According to the results of t-test (DF = 50, p = 0.05, t-critical = 2.0086) there was a significant increase in the Annual Number of Cases (ANC) in Budapest-Pestszentlőrinc, Debrecen, Győr, Kékestető, Miskolc, Pápa, Pécs, Siófok, Szeged. No significant trend can be indicated in Békéscsaba and Szombathely. A significant negative trend can be shown in Szolnok. The calculated Maximum Wet Snow Mass (MWSM) significantly decreased in Békéscsaba, Pápa and Szeged.

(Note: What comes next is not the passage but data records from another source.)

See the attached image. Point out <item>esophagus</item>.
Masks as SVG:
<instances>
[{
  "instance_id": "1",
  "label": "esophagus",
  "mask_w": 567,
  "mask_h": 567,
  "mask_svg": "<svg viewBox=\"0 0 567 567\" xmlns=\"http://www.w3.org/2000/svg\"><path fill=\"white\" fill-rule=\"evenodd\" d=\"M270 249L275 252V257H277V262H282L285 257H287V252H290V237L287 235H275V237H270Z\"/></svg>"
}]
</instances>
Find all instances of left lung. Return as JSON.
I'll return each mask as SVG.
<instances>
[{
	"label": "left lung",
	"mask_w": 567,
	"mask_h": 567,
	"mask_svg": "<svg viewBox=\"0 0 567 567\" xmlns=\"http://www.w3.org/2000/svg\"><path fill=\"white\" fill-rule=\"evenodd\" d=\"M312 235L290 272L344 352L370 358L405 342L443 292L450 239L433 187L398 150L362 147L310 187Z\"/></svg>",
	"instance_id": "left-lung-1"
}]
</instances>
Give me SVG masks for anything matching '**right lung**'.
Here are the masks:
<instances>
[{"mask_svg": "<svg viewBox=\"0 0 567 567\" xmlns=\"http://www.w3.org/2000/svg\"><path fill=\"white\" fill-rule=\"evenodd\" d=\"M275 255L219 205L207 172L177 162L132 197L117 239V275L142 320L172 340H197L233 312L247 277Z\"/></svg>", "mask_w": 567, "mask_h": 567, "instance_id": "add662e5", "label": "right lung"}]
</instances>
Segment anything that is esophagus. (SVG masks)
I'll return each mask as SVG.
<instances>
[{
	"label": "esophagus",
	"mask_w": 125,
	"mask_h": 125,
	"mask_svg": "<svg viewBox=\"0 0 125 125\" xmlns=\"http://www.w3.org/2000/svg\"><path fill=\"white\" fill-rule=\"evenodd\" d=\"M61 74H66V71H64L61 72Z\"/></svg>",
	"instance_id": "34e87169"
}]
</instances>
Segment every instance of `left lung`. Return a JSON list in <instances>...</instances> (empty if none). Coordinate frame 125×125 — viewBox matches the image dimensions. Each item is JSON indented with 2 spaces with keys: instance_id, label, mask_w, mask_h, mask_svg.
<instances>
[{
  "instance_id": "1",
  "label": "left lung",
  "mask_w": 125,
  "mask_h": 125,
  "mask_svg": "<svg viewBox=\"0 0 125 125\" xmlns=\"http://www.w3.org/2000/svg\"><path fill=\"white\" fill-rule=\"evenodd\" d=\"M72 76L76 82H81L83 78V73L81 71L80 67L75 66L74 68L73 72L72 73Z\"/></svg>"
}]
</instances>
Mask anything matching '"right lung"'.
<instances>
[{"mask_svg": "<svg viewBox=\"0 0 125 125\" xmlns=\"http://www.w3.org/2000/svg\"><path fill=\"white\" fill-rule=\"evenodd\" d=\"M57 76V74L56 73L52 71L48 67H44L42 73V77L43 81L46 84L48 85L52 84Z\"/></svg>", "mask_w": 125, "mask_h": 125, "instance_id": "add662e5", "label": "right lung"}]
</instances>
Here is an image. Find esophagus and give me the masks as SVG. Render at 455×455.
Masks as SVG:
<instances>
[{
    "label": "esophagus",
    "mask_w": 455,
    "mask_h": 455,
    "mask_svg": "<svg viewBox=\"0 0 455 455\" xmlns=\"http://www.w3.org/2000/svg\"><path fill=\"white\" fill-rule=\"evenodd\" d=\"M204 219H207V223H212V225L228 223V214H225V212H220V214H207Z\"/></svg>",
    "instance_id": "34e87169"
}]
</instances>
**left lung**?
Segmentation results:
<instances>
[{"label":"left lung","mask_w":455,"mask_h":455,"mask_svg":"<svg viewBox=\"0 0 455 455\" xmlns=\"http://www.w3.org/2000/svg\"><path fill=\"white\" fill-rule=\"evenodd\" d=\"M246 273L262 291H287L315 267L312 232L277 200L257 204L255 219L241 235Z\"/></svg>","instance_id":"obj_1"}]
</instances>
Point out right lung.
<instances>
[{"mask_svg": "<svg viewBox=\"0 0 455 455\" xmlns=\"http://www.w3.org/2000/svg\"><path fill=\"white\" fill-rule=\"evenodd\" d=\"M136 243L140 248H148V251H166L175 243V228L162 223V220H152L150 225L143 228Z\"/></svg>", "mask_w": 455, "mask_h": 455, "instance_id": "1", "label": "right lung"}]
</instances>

There were no significant changes in Budapest-Pestszentlőrinc, Debrecen, Győr, Kékestető, Miskolc, Pécs, Siófok, Szolnok and Szombathely. The increased Annual Number of Cases and the insignificant changes in the Maximum Wet Snow Mass together indicate that the probability of heavier accumulations may have decreased (

Table 5. The Number of Cases (NC) between 1965–2016, the trend analysis of the Annual Number of Cases (ANC) based on Figure 7 and Figure 8 and of the calculated Maximum Wet Snow Mass (MWSM) in kg·m⁻¹ with t-test (p = 0.05) between 1965–2016. The critical t-value is 2.0086. Significant changes of the parameters are shaded with red (increase) or blue (decrease).

Station	NC (1965–2016)	Trend Analysis of ANC t-Value (p = 0.05)	Trend Analysis of MWSM t-Value (p = 0.05)
Békéscsaba	167	0.78	−2.24
Budapest-Pestszentlőrinc	230	77.6	−0.19
Debrecen	156	47.73	0.006
Győr	206	127.36	0.67
Kékestető	57	6.69	−0.03
Miskolc	131	42.98	−0.34
Pápa	129	57.08	−4.35
Pécs Pogány	148	80.25	−1.08
Siófok	195	13.13	0.73
Szeged	200	23.62	−2.1
Szolnok	106	−13.09	−0.73
Szombathely	178	0	−1.69

).

3.1.2. Return Period between 1965–1990 and 1991–2016

The length of the data series allowed us to split the whole period into a 24-year and a 25-year long period.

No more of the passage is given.